For those wondering, today’s paper has another Bluffer’s Guide from yours truly (Page B5, but not online) about violence in the NHL. It deals mainly with Chris Simon, who was suspended for 30 games (the longest suspension the NHL has ever given for an on-ice event) for stepping on another player’s foot with his skate. This, after he had just come back from a 25-game suspension (which itself had set a record) for a deliberate slash to the face.

The debate over the level of acceptable violence in the NHL is going to continue forever, and probably only get worse, until the seemingly inevitable point where someone dies on the ice as a result of a slash, a collision or a fight. Players (at least those who speak out publicly) tend to be in favour of fighting because they think it regulates tempers and protects star players. That is, until they themselves become the victims of violence.

Others, like Gazette columnist Pat Hickey, say this is all nonsense. Football doesn’t allow fighting, and it’s a much more physical sport.

UPDATE (Dec. 25): The Toronto Star says the NHL only pretends to hate fighting, while Dave Stubbs reminds everyone of Billy Coutu, who was banned for life in 1927 for attacking a linesman off the ice (though he was reinstated 5 years later to play in minor leagues — he never played an NHL game again). This is why we hear the term “on-ice” in most explanations.

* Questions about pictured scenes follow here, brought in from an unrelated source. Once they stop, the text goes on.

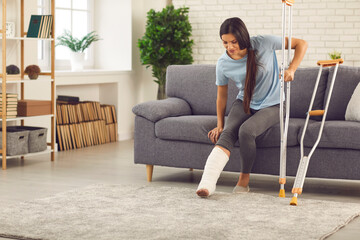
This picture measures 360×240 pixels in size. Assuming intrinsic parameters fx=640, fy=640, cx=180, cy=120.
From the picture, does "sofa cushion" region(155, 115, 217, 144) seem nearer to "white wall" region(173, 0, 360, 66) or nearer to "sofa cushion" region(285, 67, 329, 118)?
"sofa cushion" region(285, 67, 329, 118)

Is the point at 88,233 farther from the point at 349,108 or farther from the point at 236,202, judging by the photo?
the point at 349,108

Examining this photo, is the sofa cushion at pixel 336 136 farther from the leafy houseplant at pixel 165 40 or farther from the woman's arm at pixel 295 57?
the leafy houseplant at pixel 165 40

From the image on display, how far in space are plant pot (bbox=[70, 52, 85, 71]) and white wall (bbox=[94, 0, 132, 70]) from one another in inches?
26.1

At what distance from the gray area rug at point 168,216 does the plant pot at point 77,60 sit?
3.08 meters

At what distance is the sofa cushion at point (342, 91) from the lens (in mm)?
4371

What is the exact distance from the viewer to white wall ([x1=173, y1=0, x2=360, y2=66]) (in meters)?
6.95

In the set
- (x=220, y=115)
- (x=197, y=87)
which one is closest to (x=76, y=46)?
(x=197, y=87)

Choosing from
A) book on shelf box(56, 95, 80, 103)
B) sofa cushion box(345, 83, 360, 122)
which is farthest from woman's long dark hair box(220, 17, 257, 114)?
book on shelf box(56, 95, 80, 103)

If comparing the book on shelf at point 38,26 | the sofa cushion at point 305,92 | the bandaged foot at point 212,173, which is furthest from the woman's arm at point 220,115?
the book on shelf at point 38,26

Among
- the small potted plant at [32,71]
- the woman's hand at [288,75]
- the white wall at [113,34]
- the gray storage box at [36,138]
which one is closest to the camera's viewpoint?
the woman's hand at [288,75]

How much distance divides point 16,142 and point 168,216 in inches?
92.0

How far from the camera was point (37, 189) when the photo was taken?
4238 millimetres

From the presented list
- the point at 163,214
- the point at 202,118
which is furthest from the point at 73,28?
the point at 163,214

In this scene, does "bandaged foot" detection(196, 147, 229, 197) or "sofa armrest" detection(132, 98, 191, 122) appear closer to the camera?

One thought on “TWIM: Violence in the NHL

  1. Neath

    Hockey violence is an old school form of retardation. The greatest hockey game ever played was the 3-3 New Year’s Eve game between Les Canadiens and Red Army. I don’t even know if there was any penalties called in that one. Saying violence (fighting and stickwork) is just a part of the game is like saying child molestors are only expressing their sexuality.